Active Diretory への samba の参加

 パッケージが用意できましたので、インストールすれば作業完了、となるとうれしいところですが、世の中はそうもいかないようです。特に AD の場合は、いろいろと作業が必要となります。なお、samba を使うには、「samba のすべて 高橋基信 著」は手元に用意したいところです。OSC2005 にて、著者サイン入りの一冊がなければ、AD に samba を追加することは出来なかったと思います。

 最初にすべきは、AD に samba マシンを追加することです。ここは、AD にクライアントを追加することと全く変わりません。コンピュータアカウントを作成し、ドメインブラウザリストに samba マシンがきちんと表示されることで確認できます。もちろん、DNS への登録も必要となります。ここまでを DC 上で行います。正しく AD に登録できたところで、いよいよ Samba マシンでの作業となります。

 この先については、「Samba のすべて」の記述どおりに操作をしています。従って、具体的な記述は、本をご覧いただきます。変更が必要になったファイルは krb5.conf smb.conf の二つです。なお、陥りやすいポイントとして、時刻設定をあげておきます。AD では、時刻同期が非常に重要で、DC と5分以上の相違が発生している場合は、DC との通信に失敗してしまいます。設定そのものが完全であっても、時刻の相違が発生していると、DC との通信ができないため、ユーザー認証に失敗してしまいます。正直、かなりはまりましたので、これから設定される場合には注意してください。

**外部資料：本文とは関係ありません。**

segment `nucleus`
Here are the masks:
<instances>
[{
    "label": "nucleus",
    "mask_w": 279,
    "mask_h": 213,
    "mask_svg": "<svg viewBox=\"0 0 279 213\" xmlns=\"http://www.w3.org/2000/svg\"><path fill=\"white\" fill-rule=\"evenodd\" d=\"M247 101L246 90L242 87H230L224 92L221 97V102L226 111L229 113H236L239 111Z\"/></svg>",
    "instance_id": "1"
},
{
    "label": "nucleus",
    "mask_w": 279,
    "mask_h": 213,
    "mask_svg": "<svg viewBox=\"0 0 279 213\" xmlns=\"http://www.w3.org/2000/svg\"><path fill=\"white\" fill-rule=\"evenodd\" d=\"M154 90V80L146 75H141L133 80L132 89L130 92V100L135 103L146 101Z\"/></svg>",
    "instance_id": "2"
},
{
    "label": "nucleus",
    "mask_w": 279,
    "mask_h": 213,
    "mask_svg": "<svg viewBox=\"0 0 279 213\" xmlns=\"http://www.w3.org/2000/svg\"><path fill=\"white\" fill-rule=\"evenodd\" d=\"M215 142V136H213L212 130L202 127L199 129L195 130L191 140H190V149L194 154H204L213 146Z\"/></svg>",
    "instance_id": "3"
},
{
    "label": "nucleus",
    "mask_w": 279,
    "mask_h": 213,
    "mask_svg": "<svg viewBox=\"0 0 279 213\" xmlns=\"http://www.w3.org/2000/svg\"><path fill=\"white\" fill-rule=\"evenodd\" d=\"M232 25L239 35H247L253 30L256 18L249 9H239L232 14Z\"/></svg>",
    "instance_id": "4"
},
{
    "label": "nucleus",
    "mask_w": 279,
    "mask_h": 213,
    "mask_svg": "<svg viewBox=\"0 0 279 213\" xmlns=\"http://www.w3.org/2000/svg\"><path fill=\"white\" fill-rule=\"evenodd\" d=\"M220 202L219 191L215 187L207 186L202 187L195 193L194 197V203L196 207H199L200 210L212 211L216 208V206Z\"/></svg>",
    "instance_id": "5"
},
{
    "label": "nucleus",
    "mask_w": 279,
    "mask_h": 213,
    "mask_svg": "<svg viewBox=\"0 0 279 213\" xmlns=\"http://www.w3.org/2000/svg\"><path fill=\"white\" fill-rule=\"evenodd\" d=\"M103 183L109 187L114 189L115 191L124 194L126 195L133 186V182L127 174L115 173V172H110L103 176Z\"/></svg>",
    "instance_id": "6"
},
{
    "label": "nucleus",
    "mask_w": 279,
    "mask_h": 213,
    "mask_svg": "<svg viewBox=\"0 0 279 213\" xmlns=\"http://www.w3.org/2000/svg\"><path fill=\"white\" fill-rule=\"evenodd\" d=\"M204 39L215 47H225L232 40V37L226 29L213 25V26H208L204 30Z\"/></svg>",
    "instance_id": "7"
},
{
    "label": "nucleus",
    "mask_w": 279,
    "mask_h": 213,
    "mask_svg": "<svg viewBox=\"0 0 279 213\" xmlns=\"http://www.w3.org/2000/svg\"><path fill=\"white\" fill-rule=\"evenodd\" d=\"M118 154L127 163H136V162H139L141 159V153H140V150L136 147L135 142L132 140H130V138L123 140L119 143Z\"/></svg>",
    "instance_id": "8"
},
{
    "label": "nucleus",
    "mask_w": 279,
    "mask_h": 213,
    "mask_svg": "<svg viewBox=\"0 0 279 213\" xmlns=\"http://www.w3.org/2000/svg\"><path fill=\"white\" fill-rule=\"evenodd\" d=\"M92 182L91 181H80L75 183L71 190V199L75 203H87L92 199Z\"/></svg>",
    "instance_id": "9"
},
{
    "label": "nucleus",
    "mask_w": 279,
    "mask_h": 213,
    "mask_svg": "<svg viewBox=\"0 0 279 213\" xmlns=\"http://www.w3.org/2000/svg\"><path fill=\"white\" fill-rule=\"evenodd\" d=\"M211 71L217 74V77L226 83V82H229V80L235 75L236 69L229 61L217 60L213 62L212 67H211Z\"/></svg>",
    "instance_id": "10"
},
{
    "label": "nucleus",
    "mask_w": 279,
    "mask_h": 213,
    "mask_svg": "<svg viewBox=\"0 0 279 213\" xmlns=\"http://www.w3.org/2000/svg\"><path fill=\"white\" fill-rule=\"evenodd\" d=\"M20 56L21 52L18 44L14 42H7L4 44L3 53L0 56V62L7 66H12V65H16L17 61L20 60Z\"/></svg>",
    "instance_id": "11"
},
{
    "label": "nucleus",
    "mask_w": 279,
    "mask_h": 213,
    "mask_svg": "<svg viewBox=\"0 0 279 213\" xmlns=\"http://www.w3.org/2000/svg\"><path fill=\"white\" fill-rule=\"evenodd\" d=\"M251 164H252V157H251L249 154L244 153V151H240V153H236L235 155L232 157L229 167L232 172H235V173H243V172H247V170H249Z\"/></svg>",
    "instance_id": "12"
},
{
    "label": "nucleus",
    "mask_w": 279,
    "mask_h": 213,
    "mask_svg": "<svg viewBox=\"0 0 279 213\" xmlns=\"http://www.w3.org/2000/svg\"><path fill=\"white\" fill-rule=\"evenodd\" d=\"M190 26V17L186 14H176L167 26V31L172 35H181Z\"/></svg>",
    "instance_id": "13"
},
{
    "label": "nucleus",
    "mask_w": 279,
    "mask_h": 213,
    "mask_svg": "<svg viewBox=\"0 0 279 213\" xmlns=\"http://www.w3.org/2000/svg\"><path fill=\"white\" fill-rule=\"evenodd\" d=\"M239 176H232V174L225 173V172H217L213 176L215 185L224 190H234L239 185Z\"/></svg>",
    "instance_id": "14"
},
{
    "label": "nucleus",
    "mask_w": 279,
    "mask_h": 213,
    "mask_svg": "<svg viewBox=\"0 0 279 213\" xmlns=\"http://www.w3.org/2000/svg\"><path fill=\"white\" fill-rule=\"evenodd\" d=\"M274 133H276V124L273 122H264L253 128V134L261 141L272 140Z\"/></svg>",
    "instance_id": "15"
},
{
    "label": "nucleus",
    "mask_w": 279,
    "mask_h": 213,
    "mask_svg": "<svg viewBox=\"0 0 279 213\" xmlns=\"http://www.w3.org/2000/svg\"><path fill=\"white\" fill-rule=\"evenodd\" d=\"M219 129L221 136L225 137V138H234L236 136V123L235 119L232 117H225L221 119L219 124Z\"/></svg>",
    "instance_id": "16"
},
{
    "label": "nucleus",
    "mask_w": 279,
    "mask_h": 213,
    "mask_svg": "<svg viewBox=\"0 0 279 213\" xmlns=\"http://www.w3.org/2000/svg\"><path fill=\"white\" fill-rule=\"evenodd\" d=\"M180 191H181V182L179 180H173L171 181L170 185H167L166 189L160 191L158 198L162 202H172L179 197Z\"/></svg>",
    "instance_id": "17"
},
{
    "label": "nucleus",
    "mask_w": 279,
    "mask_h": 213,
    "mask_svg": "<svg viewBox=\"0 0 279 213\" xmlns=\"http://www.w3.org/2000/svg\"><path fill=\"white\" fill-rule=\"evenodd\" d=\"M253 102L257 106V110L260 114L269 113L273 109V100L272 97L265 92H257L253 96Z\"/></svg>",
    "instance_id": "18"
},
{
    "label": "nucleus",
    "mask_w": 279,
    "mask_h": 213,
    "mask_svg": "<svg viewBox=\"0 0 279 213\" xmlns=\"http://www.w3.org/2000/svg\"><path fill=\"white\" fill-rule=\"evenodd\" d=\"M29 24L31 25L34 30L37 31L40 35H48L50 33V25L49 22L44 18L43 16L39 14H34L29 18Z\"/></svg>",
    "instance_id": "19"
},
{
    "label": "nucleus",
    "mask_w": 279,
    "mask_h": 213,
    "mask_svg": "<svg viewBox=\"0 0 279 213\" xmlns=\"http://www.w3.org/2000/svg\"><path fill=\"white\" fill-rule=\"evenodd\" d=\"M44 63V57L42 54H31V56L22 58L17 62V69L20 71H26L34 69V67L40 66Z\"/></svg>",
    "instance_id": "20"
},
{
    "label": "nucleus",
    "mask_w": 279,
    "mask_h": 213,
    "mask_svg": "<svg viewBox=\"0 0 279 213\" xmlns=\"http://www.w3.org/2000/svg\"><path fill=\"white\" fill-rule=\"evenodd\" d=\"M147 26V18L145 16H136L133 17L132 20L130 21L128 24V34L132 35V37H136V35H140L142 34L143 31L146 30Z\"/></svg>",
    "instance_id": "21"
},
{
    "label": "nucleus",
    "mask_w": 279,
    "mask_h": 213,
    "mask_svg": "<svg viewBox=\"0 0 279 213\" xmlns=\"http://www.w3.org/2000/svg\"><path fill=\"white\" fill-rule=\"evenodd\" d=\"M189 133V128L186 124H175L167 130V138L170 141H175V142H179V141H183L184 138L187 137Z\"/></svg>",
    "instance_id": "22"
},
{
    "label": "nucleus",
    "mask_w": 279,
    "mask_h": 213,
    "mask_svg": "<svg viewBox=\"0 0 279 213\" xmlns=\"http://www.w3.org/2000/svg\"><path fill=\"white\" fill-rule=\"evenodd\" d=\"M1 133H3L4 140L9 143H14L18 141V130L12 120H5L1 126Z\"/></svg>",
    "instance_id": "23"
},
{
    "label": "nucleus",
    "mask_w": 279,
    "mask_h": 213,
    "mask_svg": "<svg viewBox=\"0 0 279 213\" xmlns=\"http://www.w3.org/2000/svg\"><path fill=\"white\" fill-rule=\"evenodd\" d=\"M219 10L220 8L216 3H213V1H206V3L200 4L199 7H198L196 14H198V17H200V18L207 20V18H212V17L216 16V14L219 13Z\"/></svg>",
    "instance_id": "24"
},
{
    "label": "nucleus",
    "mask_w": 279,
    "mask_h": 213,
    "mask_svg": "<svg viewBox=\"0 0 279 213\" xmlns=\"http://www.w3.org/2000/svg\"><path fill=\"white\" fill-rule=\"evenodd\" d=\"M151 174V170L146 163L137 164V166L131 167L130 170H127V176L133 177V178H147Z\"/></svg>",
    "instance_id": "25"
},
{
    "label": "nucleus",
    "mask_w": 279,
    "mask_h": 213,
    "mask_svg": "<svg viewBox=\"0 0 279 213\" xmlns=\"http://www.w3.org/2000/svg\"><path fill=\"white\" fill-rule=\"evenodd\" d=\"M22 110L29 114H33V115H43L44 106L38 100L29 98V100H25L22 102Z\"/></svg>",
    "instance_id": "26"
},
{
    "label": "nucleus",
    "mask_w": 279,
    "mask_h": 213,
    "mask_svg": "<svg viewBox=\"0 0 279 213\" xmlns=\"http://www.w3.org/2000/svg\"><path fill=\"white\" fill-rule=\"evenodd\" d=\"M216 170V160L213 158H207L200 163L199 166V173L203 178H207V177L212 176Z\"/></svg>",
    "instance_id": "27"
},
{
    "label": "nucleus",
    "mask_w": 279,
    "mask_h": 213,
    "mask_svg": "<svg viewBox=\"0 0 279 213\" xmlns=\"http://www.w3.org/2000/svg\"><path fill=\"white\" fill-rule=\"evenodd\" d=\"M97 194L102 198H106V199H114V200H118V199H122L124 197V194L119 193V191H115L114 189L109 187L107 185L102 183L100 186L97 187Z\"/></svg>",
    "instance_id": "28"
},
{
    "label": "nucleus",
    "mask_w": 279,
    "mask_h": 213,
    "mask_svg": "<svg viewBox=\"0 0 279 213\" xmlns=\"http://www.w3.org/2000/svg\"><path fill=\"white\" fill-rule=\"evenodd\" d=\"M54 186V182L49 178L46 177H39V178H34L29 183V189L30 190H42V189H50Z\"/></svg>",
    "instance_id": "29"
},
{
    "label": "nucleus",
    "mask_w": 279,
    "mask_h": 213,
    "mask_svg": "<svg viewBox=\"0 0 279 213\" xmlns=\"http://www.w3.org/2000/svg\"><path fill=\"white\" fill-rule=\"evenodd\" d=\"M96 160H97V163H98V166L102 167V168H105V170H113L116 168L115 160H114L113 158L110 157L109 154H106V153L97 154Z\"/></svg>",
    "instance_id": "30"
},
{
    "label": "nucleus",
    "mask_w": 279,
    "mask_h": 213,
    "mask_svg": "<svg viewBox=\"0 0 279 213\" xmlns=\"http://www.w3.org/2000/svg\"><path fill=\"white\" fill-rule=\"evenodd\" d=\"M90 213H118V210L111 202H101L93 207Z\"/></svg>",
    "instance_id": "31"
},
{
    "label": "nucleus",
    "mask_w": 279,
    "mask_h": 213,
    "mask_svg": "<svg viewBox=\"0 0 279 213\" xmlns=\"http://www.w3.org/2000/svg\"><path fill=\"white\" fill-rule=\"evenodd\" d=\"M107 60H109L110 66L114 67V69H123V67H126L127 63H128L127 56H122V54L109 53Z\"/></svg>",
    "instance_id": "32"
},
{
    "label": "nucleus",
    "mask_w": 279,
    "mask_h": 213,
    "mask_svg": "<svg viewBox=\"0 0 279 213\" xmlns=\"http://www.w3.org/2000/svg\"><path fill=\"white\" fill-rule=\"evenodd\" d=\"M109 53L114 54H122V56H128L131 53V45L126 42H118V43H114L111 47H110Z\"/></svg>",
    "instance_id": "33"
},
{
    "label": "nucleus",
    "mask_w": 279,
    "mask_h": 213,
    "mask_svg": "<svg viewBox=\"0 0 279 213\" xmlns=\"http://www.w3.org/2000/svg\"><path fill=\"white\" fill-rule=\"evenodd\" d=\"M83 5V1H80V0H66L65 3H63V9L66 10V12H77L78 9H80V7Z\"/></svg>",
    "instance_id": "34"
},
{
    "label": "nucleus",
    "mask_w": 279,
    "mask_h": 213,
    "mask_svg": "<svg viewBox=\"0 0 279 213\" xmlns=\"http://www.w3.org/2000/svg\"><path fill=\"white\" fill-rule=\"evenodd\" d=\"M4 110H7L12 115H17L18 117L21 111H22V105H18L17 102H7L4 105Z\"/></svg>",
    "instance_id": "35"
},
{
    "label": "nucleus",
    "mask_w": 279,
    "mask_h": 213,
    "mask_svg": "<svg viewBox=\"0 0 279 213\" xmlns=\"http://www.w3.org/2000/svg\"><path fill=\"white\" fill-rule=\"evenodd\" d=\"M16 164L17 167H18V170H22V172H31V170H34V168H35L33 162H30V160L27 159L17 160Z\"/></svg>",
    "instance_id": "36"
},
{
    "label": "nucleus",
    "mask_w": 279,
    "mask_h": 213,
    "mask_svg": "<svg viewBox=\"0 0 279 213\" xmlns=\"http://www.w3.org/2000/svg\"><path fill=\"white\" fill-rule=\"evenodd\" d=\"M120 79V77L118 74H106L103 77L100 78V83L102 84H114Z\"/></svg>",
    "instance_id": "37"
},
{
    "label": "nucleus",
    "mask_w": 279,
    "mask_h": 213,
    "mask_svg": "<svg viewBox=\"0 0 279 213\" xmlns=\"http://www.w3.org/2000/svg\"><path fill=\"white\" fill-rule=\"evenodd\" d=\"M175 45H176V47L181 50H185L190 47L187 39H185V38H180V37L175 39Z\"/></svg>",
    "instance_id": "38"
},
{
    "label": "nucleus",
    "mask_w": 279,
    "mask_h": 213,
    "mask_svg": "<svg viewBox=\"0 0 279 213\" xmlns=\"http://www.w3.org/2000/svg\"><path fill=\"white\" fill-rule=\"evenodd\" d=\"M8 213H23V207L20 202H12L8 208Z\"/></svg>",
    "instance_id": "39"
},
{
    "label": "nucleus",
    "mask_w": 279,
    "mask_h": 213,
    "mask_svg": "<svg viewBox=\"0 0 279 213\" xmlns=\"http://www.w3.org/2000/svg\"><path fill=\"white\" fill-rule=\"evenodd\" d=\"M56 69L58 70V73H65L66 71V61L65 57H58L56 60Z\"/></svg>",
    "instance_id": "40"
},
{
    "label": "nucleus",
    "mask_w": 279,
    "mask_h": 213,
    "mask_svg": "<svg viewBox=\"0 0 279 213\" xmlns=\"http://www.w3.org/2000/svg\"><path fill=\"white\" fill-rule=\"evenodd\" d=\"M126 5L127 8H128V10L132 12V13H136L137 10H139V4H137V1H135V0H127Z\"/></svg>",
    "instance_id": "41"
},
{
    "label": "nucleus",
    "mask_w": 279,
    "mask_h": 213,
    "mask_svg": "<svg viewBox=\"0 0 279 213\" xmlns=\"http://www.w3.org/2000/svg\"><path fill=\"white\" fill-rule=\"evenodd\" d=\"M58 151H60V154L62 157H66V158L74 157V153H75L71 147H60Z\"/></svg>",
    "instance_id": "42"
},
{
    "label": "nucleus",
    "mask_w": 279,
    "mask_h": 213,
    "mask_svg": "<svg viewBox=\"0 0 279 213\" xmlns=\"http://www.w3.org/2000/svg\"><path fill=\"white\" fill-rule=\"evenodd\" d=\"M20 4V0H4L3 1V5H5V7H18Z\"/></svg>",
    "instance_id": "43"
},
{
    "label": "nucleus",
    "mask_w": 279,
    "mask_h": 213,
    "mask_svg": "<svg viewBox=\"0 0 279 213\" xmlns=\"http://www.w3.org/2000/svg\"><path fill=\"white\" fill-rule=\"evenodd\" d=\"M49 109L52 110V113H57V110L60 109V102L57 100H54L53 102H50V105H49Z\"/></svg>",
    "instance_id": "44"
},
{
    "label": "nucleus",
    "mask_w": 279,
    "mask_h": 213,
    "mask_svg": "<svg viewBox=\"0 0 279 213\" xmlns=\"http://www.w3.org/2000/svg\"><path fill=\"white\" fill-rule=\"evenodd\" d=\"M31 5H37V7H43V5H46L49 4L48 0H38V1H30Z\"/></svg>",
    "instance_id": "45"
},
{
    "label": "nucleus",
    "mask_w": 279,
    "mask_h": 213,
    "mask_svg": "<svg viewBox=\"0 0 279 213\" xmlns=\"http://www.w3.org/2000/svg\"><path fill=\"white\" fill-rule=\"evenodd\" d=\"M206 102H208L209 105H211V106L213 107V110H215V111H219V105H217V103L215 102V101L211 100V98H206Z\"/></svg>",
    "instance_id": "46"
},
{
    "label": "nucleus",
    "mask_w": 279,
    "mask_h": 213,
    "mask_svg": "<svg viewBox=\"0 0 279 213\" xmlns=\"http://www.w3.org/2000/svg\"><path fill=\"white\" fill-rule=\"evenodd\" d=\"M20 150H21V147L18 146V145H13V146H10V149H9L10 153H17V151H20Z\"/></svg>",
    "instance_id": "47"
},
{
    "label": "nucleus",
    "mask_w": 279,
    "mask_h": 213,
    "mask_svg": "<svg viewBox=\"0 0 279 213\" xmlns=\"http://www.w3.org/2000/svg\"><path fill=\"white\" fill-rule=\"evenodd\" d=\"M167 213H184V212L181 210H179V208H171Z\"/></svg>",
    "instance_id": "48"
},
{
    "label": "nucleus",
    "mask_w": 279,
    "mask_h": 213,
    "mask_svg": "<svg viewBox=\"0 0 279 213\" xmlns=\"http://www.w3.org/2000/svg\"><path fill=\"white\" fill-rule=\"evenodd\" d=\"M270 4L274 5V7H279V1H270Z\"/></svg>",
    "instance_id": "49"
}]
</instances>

 無事、AD に samba を登録することができました。もちろん、ユーザー登録は、DC においてなされていれば良く、Linux ではあまり使用しない、空白を含んだユーザー名も問題なく使用できています。日本語ファイル名はもちろん問題なく使用できており、Linux マシンからも smb でマウントして環境の統一をおこなっています。設定さえ出来てしまえば、Windows Server と全く変わらない使用感となっており、非常に満足しています。